Sunday, August 17, 2008 Mercado: Grade B showbiz By Juan L. Mercado Sidebar
HEFTING both shotgun and 9 mm pistol, Mayor Tomas Osmeña mimicked legendary lawman Wyatt Earp in “Gunfight at O.K. Corral.” His unwitting supporting actors were picket line strikers at Gaisano South. This is Grade B showbiz. It can distract from things that matter.
Take water. A man will fight over three things, Sen. Barry Goldwater asserts. “Water, women and gold---in that order.”
Thus, 2,500 scientists, from over 180 countries, are now meeting in Sweden for Fifth World Water Week. “Civilization is a permanent dialogue between human beings and water,” Paolo Lugari of Colombia asserts.
This year’s theme boils down to one word: sanitation–-and its link to water.“ About 1.8 million children die each year from diarrhea and other water-borne diseases. These deaths are preventable, UN’s “Human Development Report” notes. “No act of terrorism generates economic devastation on the scale of the crisis in water and sanitation.”
But “leaders” yawn over the toll. Why? Because most victims are the poorest. Unpainted coffins of their children don’t make prime time news. “This is a constituency that lacks a voice,” UN adds.
The sanitation crisis is acute in Asia. “In Manila and Jakarta, limited coverage of sewerage (8 to 10 percent) gave rise to a highly developed infrastructure of pit latrines." Cebu has no sewerage system. (This system) removes waste from households. But much ends in rivers.” Indeed, “throughout literature, the man who poisons the well is the worst of villains.”
Stigma is a major obstacle. Officials ignore open defecation (“wrap and throw”). This is lethal in a world where four out of every six, who draw water from the well, is Asian.
There were 88.5 million Filipinos in 2007 – up from 19.2 million in 1948. Migration and high birth rates double Cebu’s population growth over national levels.

▶ _Stored items_:
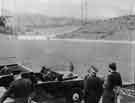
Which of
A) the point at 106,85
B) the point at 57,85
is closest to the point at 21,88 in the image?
the point at 106,85

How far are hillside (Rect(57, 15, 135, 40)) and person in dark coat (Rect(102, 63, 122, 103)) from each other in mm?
157748

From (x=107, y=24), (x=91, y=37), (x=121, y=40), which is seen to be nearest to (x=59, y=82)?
(x=121, y=40)

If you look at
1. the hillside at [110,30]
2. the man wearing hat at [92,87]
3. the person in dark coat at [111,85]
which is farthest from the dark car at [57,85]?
the hillside at [110,30]

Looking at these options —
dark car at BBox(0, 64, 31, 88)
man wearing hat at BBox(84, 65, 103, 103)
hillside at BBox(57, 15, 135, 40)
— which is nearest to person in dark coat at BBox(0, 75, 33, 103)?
man wearing hat at BBox(84, 65, 103, 103)

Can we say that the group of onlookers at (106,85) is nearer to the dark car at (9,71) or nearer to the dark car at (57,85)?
the dark car at (57,85)

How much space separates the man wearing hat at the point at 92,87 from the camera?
4410 mm

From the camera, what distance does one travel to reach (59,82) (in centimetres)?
560

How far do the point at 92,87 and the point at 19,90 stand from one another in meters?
1.31

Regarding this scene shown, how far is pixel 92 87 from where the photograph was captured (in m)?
4.43

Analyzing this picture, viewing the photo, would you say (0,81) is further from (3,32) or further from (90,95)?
(3,32)

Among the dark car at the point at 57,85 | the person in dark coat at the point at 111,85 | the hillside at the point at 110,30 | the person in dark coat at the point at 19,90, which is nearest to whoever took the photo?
the person in dark coat at the point at 19,90

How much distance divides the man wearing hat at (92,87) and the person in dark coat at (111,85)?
123 mm

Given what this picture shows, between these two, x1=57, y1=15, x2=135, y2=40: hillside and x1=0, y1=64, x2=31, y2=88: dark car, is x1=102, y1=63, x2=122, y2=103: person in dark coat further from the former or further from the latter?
x1=57, y1=15, x2=135, y2=40: hillside

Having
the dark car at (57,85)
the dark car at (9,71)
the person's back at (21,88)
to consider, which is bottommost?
the dark car at (57,85)
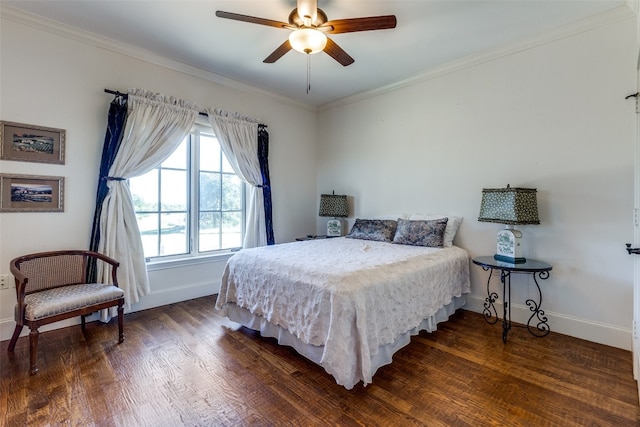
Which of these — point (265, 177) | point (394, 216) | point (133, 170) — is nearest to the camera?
point (133, 170)

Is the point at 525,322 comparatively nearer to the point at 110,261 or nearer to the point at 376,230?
the point at 376,230

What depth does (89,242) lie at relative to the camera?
2830 millimetres

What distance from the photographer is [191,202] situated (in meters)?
3.57

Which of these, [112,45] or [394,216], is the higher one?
[112,45]

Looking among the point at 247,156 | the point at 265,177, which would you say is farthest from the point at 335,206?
the point at 247,156

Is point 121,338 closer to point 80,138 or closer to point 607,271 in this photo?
point 80,138

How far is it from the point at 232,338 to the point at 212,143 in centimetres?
245

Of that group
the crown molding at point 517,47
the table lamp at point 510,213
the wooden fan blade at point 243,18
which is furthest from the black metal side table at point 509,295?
the wooden fan blade at point 243,18

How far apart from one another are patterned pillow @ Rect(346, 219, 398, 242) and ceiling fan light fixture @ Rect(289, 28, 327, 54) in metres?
2.13

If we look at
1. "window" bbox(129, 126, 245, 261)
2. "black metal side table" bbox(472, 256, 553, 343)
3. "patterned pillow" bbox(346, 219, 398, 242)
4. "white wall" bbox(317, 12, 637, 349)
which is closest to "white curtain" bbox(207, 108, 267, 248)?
"window" bbox(129, 126, 245, 261)

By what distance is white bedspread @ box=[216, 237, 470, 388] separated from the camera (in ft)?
5.84

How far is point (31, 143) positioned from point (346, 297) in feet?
9.80

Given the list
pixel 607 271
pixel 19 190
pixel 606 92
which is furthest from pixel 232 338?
pixel 606 92

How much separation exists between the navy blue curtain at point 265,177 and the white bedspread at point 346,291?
1152 millimetres
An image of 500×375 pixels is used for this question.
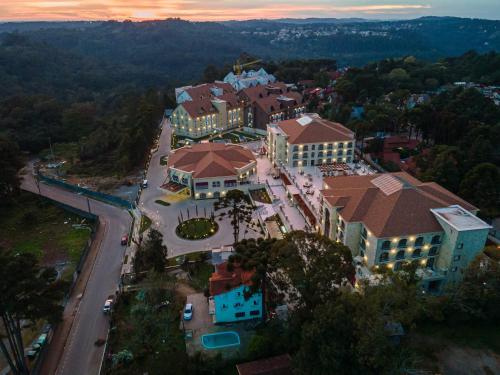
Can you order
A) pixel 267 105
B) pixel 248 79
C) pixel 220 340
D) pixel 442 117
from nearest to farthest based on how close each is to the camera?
pixel 220 340 → pixel 442 117 → pixel 267 105 → pixel 248 79

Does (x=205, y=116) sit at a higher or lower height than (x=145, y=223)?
higher

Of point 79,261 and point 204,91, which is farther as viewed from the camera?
point 204,91

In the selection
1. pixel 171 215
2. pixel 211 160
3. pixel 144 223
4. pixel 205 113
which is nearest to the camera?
pixel 144 223

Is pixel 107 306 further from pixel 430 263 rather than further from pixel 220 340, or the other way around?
pixel 430 263

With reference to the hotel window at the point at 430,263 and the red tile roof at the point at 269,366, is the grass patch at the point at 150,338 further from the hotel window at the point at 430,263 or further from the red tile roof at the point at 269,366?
the hotel window at the point at 430,263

▶ _Problems to solve_:
1) Reproduce the part of the column on water and sanitation that begins at the words "Stigma is a" and stops after "over national levels.".
2) According to the column on water and sanitation, how many children die each year from diarrhea and other water-borne diseases?
3) Continue the column on water and sanitation from the point where it stops.

▶ _Answers to this exercise_:
1)
Stigma is a major obstacle. Officials ignore open defecation (“wrap and throw”). This is lethal in a world where four out of every six, who draw water from the well, is Asian.
There were 88.5 million Filipinos in 2007 – up from 19.2 million in 1948. Migration and high birth rates double Cebu’s population growth over national levels.

2) About 1.8 million children.

3)
Cities are “imploding.” Urban population could grow by 70 percent in just 25 years, Asian Development Bank forecasts. That’d require policy to ensure massive shift in resources, including water and food.
For the first time ever, the Stockholm meet will set aside Tuesday (Aug. 19) as “Asia Day.” Delegates will assess supply and its neglected flip side: conservation.
Cebu ’s supply is dwindling. Its aquifers are overdrawn. And salt contamination has irreversibly damaged many. Osmeña blocked projects to draw surface water from towns. Oil now costs $117 a barrel. This makes the modern but energy-intensive desalination prohibitive.
Correction: “Irrigation of the land with seawater desalinated by fusion power is ancient,” Michael McClary writes. “It is called rain.”
Rain-harvesting devices cover almost 90 percent of Singapore although it operates a $400 million desalination plant. In Cebu, as in Spain, “rain stays mainly on the plain”-–but as flash floods. The city has no water policy, let alone rain-harvesting measures.
A Millennium Development Goal seeks “to halve, by 2015, the proportion of people without sustainable access to safe drinking water and improved sanitation.”
Today, 80 percent of Filipinos drink from improved water sources—up from 73 percent in 1990. This overall figure masks disparities. Four out of ten in Cebu use open easily-tainted wells. That’s better than Masbate’s seven. But it is only one in Bulacan.
Fast growing slum populations, in cities, further widen the water--sanitation gap with rural areas, cautions the Asia-Pacific MDG study series. “In the Philippines and Vietnam, still close to half their population in cities live in slums.”
“Anyone who can solve the problem of water will be worthy of two Nobel prizes,” John F. Kennedy wrote. “One for peace and the other for science.”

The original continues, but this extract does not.